* What needs to be done *
Pull out every line of the material that contains the word "контролируемых".
*** Provided material ***
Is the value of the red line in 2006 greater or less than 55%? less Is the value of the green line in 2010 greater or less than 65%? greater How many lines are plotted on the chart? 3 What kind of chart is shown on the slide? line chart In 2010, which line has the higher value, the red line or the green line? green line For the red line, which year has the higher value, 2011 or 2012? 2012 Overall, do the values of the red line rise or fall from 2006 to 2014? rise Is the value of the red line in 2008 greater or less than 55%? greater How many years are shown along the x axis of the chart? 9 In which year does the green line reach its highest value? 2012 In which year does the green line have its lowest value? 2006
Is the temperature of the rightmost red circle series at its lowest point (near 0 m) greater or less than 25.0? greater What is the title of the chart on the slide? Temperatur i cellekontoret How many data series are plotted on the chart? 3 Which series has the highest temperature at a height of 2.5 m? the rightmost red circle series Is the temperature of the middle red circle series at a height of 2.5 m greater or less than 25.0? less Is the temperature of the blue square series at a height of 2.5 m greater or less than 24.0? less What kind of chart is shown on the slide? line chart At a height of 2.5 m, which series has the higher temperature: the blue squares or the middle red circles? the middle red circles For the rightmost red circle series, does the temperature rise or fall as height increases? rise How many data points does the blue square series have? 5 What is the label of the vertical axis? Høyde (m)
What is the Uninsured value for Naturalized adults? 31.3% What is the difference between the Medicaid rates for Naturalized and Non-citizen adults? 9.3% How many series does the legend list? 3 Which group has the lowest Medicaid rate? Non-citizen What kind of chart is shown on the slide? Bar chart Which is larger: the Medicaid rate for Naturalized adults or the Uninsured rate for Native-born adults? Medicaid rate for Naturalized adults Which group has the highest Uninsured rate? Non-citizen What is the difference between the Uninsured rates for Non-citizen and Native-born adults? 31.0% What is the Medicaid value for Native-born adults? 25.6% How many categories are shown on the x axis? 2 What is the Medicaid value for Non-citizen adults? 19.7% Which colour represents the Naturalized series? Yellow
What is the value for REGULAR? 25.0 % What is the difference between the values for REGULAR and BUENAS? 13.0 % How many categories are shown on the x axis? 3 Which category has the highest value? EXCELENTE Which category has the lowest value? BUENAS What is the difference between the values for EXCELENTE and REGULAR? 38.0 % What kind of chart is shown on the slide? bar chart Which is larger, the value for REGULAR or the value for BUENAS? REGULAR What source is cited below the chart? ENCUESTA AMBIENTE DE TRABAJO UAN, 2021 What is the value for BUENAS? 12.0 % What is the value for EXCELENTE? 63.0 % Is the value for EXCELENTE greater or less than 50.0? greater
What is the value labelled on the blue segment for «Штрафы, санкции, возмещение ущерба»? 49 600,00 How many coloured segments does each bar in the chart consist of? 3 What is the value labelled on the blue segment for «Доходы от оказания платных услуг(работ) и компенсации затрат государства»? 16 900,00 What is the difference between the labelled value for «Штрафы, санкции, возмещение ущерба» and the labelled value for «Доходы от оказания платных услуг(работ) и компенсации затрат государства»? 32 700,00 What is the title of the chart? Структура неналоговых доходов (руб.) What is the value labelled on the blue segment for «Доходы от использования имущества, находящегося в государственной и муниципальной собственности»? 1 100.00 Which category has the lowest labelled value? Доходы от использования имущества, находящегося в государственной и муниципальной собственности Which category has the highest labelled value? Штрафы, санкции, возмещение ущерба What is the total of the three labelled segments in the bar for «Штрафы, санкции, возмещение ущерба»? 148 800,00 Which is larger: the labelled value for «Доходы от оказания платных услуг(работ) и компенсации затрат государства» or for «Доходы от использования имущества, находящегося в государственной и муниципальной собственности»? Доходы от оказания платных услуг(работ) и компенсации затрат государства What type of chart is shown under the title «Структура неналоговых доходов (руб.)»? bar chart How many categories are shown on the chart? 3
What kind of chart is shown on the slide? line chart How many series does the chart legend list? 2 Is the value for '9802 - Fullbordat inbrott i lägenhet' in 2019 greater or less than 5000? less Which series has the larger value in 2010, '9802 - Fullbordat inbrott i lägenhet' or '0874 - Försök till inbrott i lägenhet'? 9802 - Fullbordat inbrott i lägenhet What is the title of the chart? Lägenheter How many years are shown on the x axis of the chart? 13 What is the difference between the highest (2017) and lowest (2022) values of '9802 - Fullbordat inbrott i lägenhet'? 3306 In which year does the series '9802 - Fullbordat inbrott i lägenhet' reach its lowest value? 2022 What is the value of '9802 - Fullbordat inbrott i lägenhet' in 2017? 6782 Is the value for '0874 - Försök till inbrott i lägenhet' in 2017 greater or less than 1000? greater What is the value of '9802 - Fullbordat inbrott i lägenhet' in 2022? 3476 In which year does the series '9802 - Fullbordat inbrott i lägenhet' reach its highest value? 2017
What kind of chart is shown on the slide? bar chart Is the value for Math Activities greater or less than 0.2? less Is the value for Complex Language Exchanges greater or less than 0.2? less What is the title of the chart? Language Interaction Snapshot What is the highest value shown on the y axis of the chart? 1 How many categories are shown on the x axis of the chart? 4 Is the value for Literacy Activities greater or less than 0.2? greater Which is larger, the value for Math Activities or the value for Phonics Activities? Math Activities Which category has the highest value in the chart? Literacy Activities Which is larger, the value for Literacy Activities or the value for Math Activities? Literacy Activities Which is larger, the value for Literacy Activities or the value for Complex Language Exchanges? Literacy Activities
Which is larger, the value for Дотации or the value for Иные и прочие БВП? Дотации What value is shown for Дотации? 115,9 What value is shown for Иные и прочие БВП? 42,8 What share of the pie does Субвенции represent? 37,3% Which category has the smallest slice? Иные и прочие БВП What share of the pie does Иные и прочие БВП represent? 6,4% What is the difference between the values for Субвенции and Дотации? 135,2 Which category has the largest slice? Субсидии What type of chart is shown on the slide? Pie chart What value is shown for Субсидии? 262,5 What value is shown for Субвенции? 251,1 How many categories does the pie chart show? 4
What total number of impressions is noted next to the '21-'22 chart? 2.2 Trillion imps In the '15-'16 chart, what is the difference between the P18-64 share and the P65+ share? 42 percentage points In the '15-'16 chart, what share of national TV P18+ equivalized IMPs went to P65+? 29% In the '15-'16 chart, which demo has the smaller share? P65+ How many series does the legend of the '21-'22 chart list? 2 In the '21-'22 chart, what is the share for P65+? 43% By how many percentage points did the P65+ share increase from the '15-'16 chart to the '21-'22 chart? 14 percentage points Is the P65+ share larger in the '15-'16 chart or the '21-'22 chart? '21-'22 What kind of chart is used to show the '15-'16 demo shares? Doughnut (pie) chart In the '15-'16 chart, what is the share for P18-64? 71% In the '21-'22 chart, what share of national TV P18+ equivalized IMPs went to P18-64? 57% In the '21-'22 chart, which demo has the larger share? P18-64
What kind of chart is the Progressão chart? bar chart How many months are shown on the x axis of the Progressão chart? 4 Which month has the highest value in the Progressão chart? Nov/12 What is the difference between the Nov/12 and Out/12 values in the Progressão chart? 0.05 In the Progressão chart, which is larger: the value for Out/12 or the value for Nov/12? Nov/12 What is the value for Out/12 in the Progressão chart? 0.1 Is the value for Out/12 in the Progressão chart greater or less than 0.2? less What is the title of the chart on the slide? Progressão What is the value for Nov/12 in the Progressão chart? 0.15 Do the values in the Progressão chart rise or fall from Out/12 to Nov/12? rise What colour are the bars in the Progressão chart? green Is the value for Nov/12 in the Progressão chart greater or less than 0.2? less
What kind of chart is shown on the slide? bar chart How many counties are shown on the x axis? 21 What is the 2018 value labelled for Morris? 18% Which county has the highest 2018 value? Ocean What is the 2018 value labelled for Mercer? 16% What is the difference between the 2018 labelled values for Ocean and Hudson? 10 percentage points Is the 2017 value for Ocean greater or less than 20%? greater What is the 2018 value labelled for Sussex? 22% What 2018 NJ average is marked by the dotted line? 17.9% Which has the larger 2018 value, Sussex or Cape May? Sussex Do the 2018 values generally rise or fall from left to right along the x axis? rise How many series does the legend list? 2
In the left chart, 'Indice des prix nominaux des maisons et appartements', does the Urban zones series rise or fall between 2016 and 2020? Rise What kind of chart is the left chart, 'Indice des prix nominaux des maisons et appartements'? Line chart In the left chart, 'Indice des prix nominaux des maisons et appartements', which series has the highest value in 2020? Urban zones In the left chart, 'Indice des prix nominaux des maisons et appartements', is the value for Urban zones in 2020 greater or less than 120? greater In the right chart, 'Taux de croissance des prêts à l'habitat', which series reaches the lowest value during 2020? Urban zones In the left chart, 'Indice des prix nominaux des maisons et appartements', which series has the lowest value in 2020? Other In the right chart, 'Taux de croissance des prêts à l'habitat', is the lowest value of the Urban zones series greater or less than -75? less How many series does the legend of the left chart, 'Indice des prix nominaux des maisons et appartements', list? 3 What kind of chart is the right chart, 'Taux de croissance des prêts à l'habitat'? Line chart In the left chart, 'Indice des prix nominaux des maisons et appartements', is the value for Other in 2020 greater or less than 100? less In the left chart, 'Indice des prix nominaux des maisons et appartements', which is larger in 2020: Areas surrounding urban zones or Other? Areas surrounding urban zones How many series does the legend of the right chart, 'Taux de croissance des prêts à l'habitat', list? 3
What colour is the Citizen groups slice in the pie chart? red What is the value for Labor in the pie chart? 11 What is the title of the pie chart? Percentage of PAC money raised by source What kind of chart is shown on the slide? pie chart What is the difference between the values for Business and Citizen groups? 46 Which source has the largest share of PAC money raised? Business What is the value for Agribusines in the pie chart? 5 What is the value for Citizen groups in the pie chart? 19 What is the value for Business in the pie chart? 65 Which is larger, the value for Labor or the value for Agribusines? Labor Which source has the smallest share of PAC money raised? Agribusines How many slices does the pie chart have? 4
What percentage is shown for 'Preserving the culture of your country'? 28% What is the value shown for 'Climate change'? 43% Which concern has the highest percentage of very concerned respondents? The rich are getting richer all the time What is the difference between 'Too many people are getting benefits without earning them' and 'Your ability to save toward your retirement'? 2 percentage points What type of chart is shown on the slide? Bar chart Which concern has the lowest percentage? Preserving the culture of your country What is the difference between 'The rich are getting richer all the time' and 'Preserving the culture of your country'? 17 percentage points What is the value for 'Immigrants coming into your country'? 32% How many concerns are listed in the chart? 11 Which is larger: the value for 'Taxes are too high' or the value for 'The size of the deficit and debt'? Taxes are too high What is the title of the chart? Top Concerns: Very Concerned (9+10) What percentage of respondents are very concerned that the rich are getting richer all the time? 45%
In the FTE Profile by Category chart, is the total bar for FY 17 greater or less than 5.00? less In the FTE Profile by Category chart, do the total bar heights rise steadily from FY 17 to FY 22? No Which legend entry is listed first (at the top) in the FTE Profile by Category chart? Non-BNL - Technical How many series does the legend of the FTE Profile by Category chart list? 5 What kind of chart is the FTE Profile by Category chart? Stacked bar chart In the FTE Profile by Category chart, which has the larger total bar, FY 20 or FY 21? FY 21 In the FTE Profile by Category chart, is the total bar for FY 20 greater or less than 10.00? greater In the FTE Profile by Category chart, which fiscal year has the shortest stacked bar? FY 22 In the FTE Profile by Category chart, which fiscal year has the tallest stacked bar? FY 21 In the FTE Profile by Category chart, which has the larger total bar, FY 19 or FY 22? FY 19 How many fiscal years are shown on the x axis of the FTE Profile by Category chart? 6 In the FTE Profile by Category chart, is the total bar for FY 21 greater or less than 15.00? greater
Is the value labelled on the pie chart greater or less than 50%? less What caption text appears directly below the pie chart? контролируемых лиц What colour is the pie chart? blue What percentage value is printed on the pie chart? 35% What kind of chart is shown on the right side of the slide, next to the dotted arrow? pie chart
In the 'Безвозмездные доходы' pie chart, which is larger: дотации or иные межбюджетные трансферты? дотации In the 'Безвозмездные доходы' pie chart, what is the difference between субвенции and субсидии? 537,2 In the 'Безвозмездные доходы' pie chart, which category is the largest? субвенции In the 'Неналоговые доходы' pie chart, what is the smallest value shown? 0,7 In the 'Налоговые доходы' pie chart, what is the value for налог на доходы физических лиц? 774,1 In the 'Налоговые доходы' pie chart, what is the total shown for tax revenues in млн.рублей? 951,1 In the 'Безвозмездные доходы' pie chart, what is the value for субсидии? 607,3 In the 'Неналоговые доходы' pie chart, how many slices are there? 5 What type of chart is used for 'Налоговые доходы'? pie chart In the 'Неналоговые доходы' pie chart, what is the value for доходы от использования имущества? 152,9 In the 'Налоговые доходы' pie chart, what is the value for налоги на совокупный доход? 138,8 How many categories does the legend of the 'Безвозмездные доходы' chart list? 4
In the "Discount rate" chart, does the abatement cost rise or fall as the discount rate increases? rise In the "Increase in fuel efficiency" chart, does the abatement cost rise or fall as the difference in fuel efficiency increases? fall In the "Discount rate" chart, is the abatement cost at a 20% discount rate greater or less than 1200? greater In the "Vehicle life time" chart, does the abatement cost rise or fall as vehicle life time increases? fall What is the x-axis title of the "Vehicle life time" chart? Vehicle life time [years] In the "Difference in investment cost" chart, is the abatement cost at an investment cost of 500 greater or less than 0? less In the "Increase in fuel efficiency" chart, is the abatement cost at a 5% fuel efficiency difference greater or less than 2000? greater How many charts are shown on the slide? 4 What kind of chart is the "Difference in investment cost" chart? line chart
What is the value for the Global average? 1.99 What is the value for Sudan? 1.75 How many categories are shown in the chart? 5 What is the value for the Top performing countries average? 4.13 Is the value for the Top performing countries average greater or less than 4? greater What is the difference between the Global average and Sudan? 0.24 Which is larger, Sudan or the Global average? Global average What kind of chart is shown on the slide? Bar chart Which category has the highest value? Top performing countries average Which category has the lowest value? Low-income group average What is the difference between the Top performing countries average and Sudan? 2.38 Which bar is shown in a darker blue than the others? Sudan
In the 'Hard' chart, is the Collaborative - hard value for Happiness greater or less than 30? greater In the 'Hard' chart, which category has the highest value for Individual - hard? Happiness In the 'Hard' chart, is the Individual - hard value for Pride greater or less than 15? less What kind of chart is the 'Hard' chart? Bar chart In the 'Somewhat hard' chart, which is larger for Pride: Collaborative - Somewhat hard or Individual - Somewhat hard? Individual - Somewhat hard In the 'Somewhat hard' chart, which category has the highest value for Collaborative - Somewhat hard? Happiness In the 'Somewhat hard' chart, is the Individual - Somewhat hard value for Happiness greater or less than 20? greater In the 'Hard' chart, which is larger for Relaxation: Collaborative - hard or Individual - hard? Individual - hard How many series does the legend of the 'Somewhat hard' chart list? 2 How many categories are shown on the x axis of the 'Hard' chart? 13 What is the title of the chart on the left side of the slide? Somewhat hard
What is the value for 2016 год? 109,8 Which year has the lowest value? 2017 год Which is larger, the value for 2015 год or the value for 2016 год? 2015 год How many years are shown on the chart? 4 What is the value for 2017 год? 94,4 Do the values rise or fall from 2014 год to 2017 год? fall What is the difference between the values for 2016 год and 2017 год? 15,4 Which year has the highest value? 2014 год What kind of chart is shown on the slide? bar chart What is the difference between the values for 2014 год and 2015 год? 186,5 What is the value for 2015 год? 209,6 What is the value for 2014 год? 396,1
***
* Reply *
Is the value labelled on the pie chart greater or less than 50%? less What caption text appears directly below the pie chart? контролируемых лиц What colour is the pie chart? blue What percentage value is printed on the pie chart? 35% What kind of chart is shown on the right side of the slide, next to the dotted arrow? pie chart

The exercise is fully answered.